May 5, 2024
Opinion | It’s Not Just Men and Boys Who Are Struggling Right Now

Opinion | It’s Not Just Men and Boys Who Are Struggling Right Now

But by the end of high school, their fates had already split: Potts got scholarships to attend Bryn Mawr and went on to establish a career in journalism, while Darci languished in their hometown, with spotty employment. Darci struggled with domestic abuse and substance abuse, and her mother ended up raising her two children.

When I spoke to Potts earlier this week, she said part of her motivation for writing the book was that the conversation about who is struggling in America had been very focused on men. For all the advances we’ve made for girls and women, Potts said, “There are a lot of communities around the country where women are still really expected to take a back seat for men,” and they’re expected to rely on men. There’s also a permissive attitude toward boys that girls don’t benefit from. “Boys could get by with anything,” one of Potts’s childhood friends tells her, “but girls were held to a higher standard.”

In “The Forgotten Girls,” Potts, who graduated from high school in 1998, describes schoolmates as young as 14 having babies, and one who got married at 15. (She had to cross the state line into Missouri, where at the time it was legal to marry at that age.) Though Potts said getting married at 15 was an outlier, it was not unusual for girls to get married and start having children in their later teens. Theirs was a conservative Christian, and judgmental, culture, Potts writes, that frowned on premarital sex even though it was as common as anywhere else in America. “As if they were living in the Victorian era,” the girls in Clinton “assumed that because they’d gone all the way with someone, they had to marry him.” Many of these young marriages didn’t work out well.

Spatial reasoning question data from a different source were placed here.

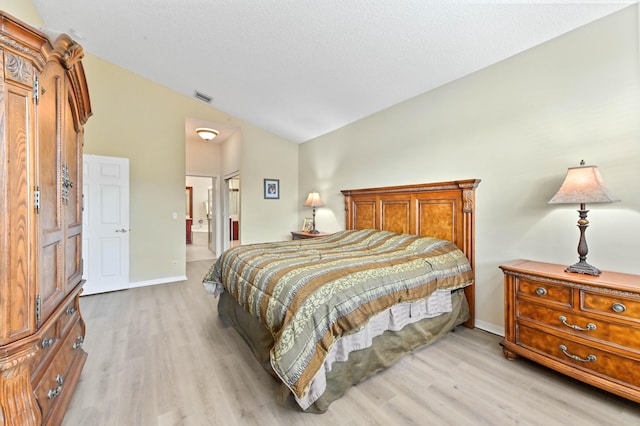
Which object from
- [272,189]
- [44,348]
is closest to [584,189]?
[44,348]

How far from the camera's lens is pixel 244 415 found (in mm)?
1589

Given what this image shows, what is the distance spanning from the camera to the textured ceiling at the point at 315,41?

At the heart of Potts’s book is the question: Why was she able to build a thriving, financially stable life and career for herself, when so many of her counterparts, who came from the same background, weren’t? After all, Potts had a horrible family tragedy occur just weeks before she left for college, and could have easily been diverted from her path up and out. She told me she thinks that her mother, who lived in Chicago in her 20s before returning to Arkansas, and hadn’t wanted to come back, was an influence. “The whole time she was raising us, it was all about how she didn’t want us to be satisfied in life in Clinton,” she said. But her mother’s propulsion came at a cost; Potts says she missed out on relishing some joys of her hometown culture, and its natural beauty, because she was so focused on leaving.

Potts did ultimately return to Clinton, where she now lives with her partner. And after years of struggling, Darci is now sober and doing well, she says. But Potts is careful to note that there’s a dearth of opportunity in towns like hers. “The kinds of jobs available and the kinds of opportunities available are just slim,” she said. The takeaway is that problems for girls and women in some parts of America are as sticky and complicated as the problems for boys and men: They’re cultural, they’re economic, and they’re entrenched.